Last modified: 2012-11-06 08:53:54 UTC
See the url above. By inserting a U+0EFF (.) instead of a normal dot, the user managed to link to a blacklisted site traditio.ru. And even after I attempted to fix this by explicitly adding this char to blacklist[http://meta.wikimedia.org/w/index.php?diff=863226], it does not seem to work [http://meta.wikimedia.org/w/index.php?diff=863233].
Fixed in r30482
The fix seems a little narrow. What's the underlying reason that the exploit worked? U+0EFF can't be the only character that browsers will treat as a period in URLs.

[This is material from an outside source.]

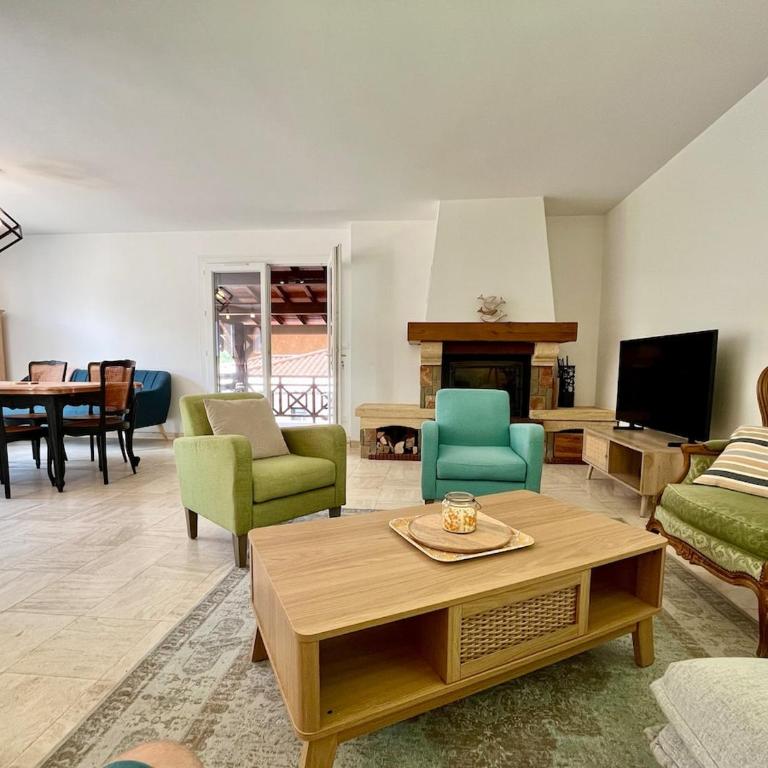 Appt 110m2 cosy avec terrasse - Appartement 3 Chambres - 1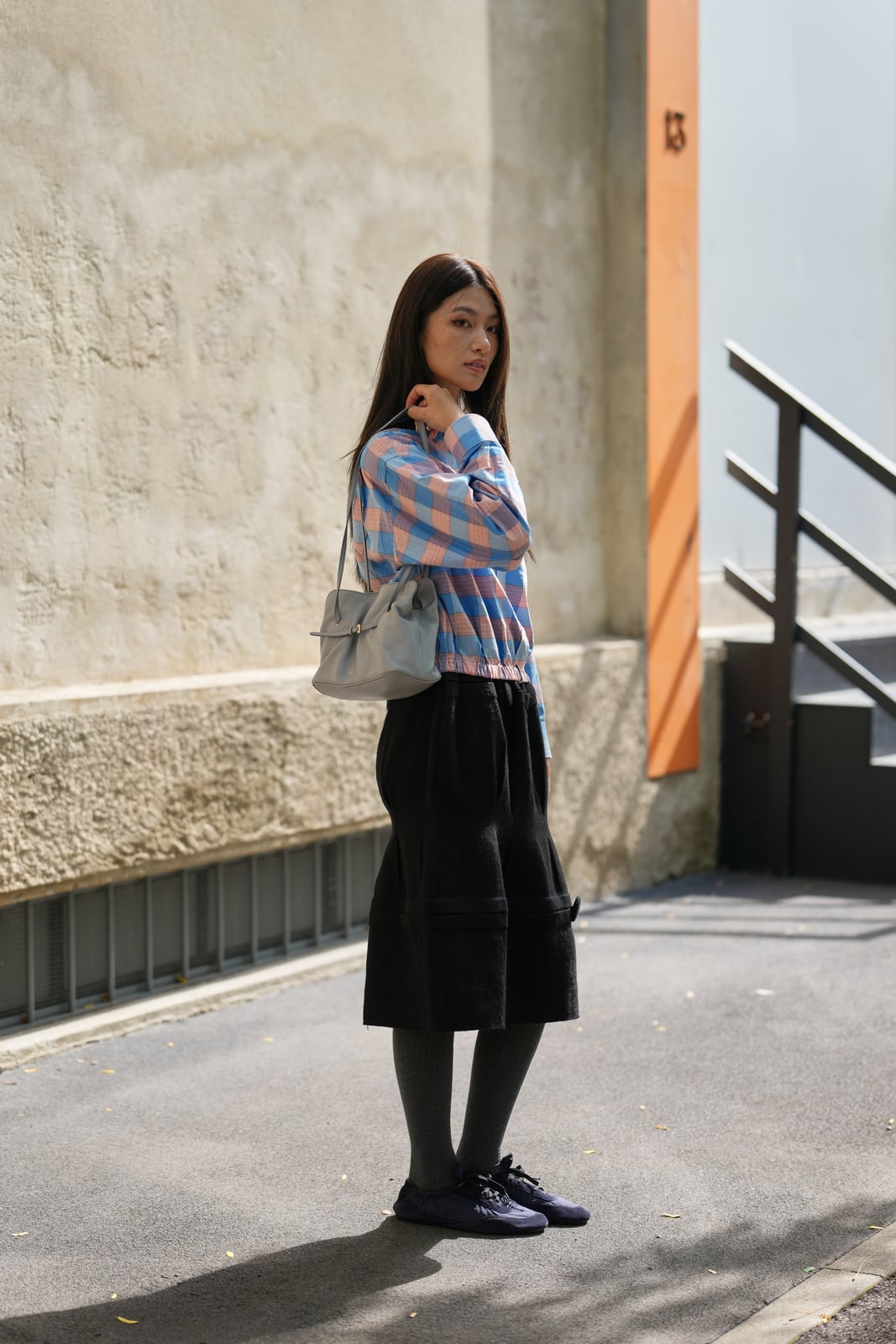 Light Blue Shoulder Bag With Plaid Jacket Light Blue Shoulder Bag With Plaid Jacket — Trendy Shoulder Bag Outfits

(In reply to comment #2) > The fix seems a little narrow. What's the underlying reason that the exploit > worked? U+0EFF can't be the only character that browsers will treat as a > period in URLs. > I think we need some form of UTF normalization.
Indeed, there are far more ways: http://meta.wikimedia.org/w/index.php?oldid=1319535 Unicode normalisation again.
(In reply to comment #4) > Indeed, there are far more ways: > http://meta.wikimedia.org/w/index.php?oldid=1319535 > > Unicode normalisation again. > I'm not really sure what I'm supposed to be seeing at that oldid. That said, unicode normalization is really needed. We're doing so in some monitoring tools, but of course it's also needed in the blacklist as well.
better summary
"Unicode normalization" is a poor term to use for the problem involved here, since all the characters involved are already normalized by the definitions of the Unicode standard (they're NFC, to be precise). Adjusted summary.